I need to calculate the conservation or percentage of identity across several sequences in a multiple alignment (not pairwise but across all sequences). I wrote a function that works with clustal format where column conservation is marked with *
(and therefore is just a matter of counting stars).
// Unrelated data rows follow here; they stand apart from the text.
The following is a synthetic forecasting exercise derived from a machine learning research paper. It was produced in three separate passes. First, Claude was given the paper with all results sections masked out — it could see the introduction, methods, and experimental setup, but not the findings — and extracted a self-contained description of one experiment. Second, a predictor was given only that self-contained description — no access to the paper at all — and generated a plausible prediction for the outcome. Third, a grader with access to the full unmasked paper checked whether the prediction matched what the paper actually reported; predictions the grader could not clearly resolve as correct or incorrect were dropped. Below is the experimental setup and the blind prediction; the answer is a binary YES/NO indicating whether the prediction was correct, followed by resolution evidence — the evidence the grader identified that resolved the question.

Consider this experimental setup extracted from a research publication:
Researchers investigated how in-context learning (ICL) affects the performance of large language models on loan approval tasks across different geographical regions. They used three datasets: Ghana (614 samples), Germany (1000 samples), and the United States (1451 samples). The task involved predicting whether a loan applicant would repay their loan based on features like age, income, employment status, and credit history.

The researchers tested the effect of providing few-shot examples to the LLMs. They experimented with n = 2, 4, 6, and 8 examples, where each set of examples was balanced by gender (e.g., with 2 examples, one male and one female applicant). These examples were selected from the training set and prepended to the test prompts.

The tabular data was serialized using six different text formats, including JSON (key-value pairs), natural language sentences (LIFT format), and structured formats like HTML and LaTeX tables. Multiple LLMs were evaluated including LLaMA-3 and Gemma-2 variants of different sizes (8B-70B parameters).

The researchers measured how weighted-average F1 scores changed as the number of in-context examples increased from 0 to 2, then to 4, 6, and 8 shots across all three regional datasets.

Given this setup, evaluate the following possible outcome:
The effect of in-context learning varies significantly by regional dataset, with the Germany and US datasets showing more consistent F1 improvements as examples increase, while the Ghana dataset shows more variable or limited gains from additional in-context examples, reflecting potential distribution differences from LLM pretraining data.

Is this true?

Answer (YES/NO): NO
I was wondering if someone would have an equivalent function for FASTA alignments.
def calc_ident(alignment_location):
iden = 0.0 #Method1: Calculated divided by the total length of the multiple alignment
iden2 = 0.0 #Method2: Calculated only with the positions suitable for evolutionary analysis (no gap in any sequence)
f = open(alignment_location, "r")
completo = f.read()
stars = completo.count('*')
f.close()
handle = open(alignment_location, "rU")
records = list(SeqIO.parse(handle, "clustal"))
long_total = len(records[0].seq)
iden = (stars*100/long_total)
long_useful = calc_long(records) #Calculating length for score2
if long_useful == 0: #Calculating score2
iden2=0
else:
iden2 = (stars*100/long_useful)
handle.close()
return iden, iden2, long_total, long_useful
def calc_long(records):
length = 0
j=0
while j<len(records[0].seq):
i=0
while i< len(records):
if records[i].seq[j] == '-':
break
elif i==(len(records)-1):
length += 1
i+=1
j+=1
return length
Why don't you just convert fasta to clustal? (http://sequenceconversion.bugaco.com/converter/biology/sequences/clustal_to_fasta.php)
That's what I do, but it's cumbersome to add middle steps when you can avoid them.